Historically, data centres were typically constructed in areas near large numbers of customers. Now, new facilities are being designed to consider the availability of nearby natural resources such as air, wind, sunlight, and water. This is helping Digital Realty to embed our data centres within a circular resource system that incorporates sustainable operations.
Carrying out a life-cycle assessment (LCA) at the design stage can be a great way to help understand a building's planned embodied carbon emissions and identify ways to reduce emissions in construction materials. It's why we routinely incorporate LCAs into our construction strategy, enabling us to create a consistent approach to utilising low-embodied carbon materials across our development portfolio.
We also utilise green building certifications such as LEED and BREEAM as we develop new data centres. Such certifications can help us ensure we can be more energy- and water-efficient than baseline data centres – both through the use of sustainable construction materials and by recycling waste during construction.

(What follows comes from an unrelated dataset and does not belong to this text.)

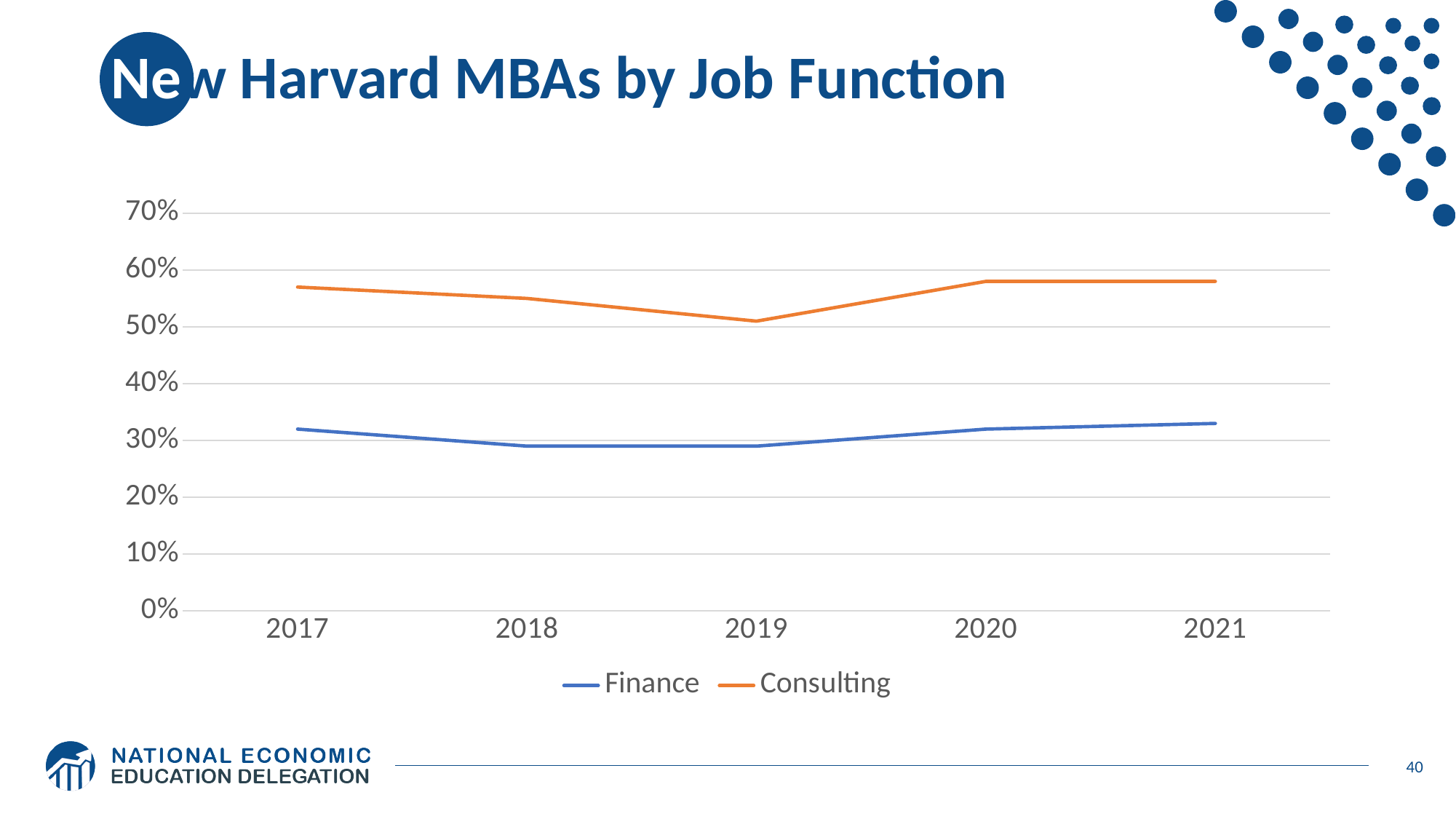
What colour is the Consulting line? Orange Does the Consulting series rise or fall from 2019 to 2020? Rise How many years are plotted along the x axis? 5 In which year is the Consulting series at its lowest? 2019 Which series has the higher value in 2019, Finance or Consulting? Consulting What kind of chart is shown on the slide? Line chart Is the value for Finance in 2019 greater or less than 40%? less Is the value for Consulting in 2020 greater or less than 60%? less Is the value for Consulting in 2017 greater or less than 50%? greater How many series does the legend list? 2 Does the Finance series rise or fall from 2017 to 2018? Fall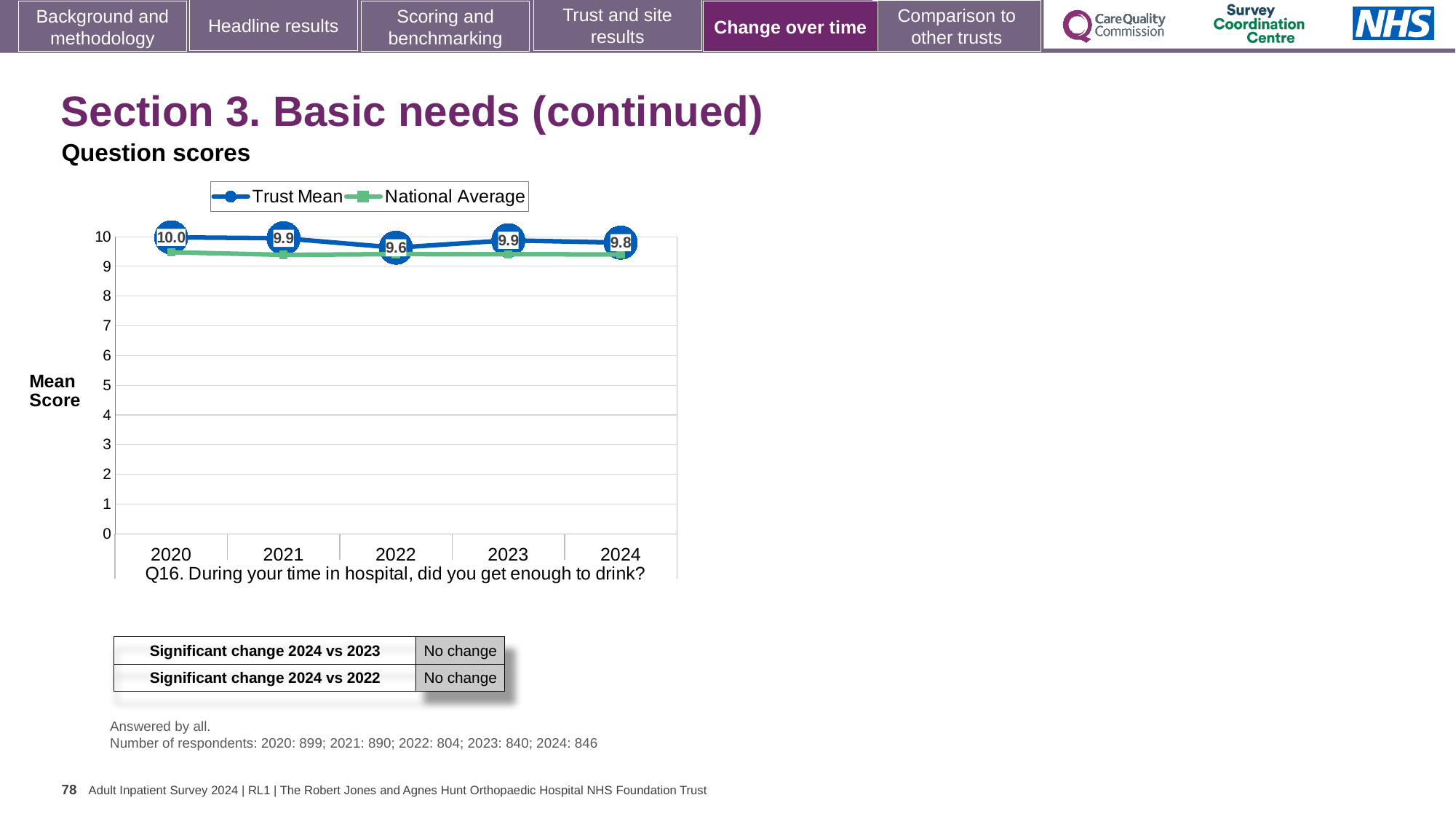
In which year is the Trust Mean score lowest? 2022 How many series does the chart legend list? 2 What kind of chart is shown on the slide? Line chart Which year has the larger Trust Mean score, 2021 or 2022? 2021 What is the Trust Mean score for 2024? 9.8 Does the Trust Mean score rise or fall from 2020 to 2022? Fall In which year is the Trust Mean score highest? 2020 What is the Trust Mean score for 2020? 10.0 What is the difference between the Trust Mean scores for 2020 and 2022? 0.4 How many years are plotted on the x axis of the chart? 5 What is the Trust Mean score for 2022? 9.6 Is the National Average value for 2022 greater or less than 9? greater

Embracing cutting-edge cooling solutions
Innovative cooling techniques have been shown to be an extremely beneficial way of reducing costs and increasing sustainability, given that cooling can account for more than 30% of the energy required to power a data centre in a location such as Singapore.

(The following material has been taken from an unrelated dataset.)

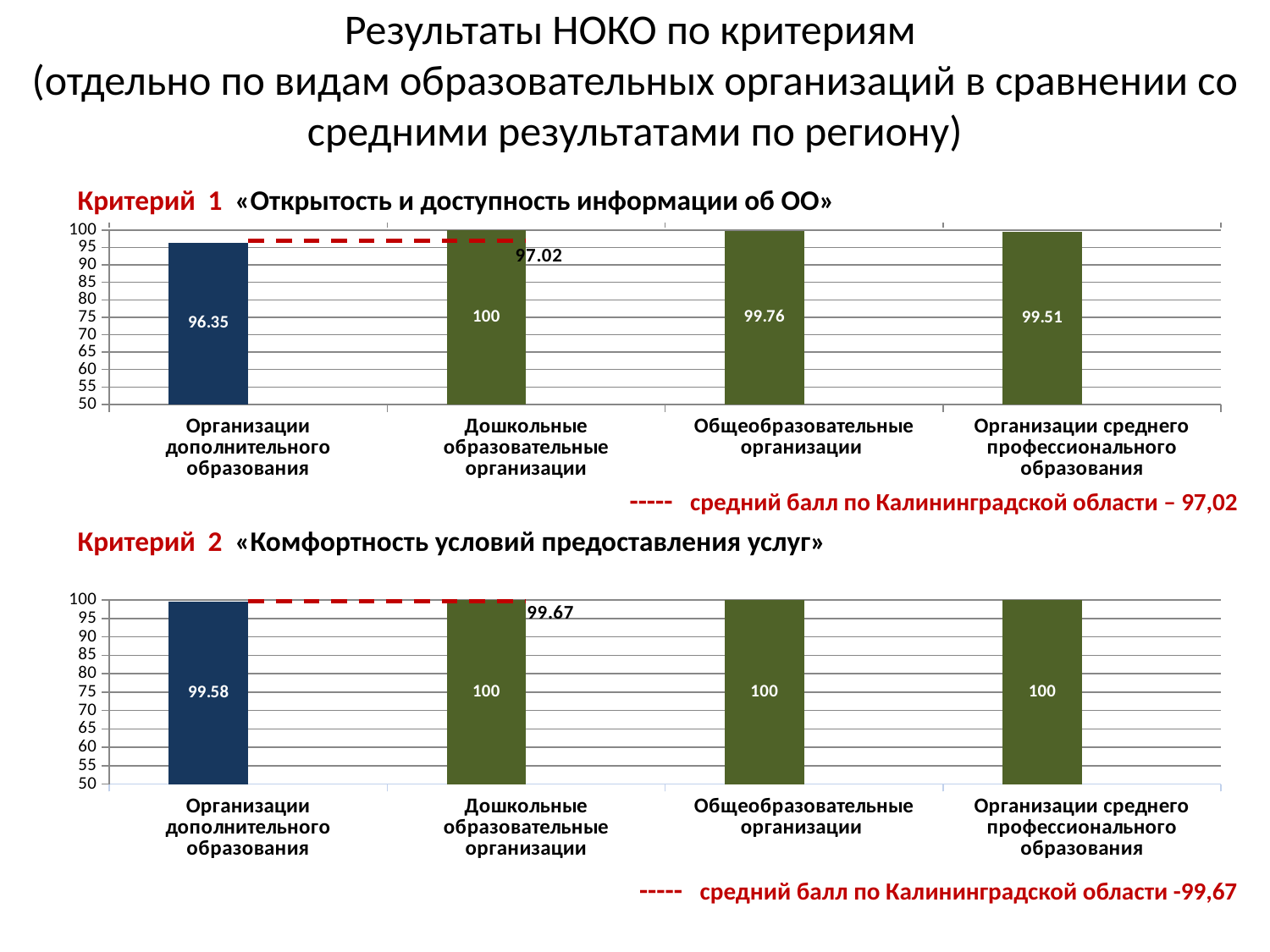
In the Критерий 1 chart, what is the difference between the values for Дошкольные образовательные организации and Организации дополнительного образования? 3.65 In the Критерий 1 chart, which category has the lowest value? Организации дополнительного образования In the Критерий 1 chart, which is larger: the value for Общеобразовательные организации or for Организации среднего профессионального образования? Общеобразовательные организации In the Критерий 2 chart, what is the value for Организации дополнительного образования? 99.58 In the Критерий 1 chart, what regional average value is marked by the dashed line? 97.02 In the Критерий 1 chart, what is the value for Общеобразовательные организации? 99.76 How many categories are shown in the Критерий 2 chart? 4 In the Критерий 1 chart, which category has the highest value? Дошкольные образовательные организации In the Критерий 2 chart, what is the value for Организации среднего профессионального образования? 100 In the Критерий 1 chart, what is the value for Организации дополнительного образования? 96.35 In the Критерий 2 chart, is the value for Организации дополнительного образования greater or less than 95? greater What type of chart is the Критерий 1 chart? Bar chart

Digital Realty has already demonstrated the benefits of a river-fed cooling solution at our campus in Marseille, France. This approach is up to 30 times more energy efficient than traditional cooling systems and will reduce power consumption by up to 18,400 MWh annually while avoiding the emission of 795 tons of CO2.
Where possible, we also divert waste heat from our data centres to heat hundreds of thousands of local homes and businesses. For example, we have successfully deployed this approach at our Digital Seoul 1 data centre.
Singapore's tropical climate poses other challenges. That's why Digital Realty has worked with Singapore startup CoolestDC to evaluate a proof-of-concept liquid cooling solution for bare-metal infrastructure. This significantly reduces power consumption and improves IT performance relative to traditional air-cooled servers.
We've also contributed funding and technical knowledge to support the Singapore Tropical Data Centre initiative, which has a charter to research sustainable and efficient data centre solutions to enhance the competitiveness of Singapore's data centre industry.
Innovating with purpose for a more sustainable future
The growing challenge of collecting, storing and managing ever-increasing volumes of data and managing evolving sustainability goals is forcing data centre operators to innovate like never before.
Today, we're more committed than ever to taking steps to minimise our impact on the environment, and working alongside our customers, investors, employees and communities wherever we operate to achieve that goal.
However, we know there is more to do, which is why we are determined to continue re-evaluating and challenging ourselves to do more to help our customers and our industry move forward, the sustainable way.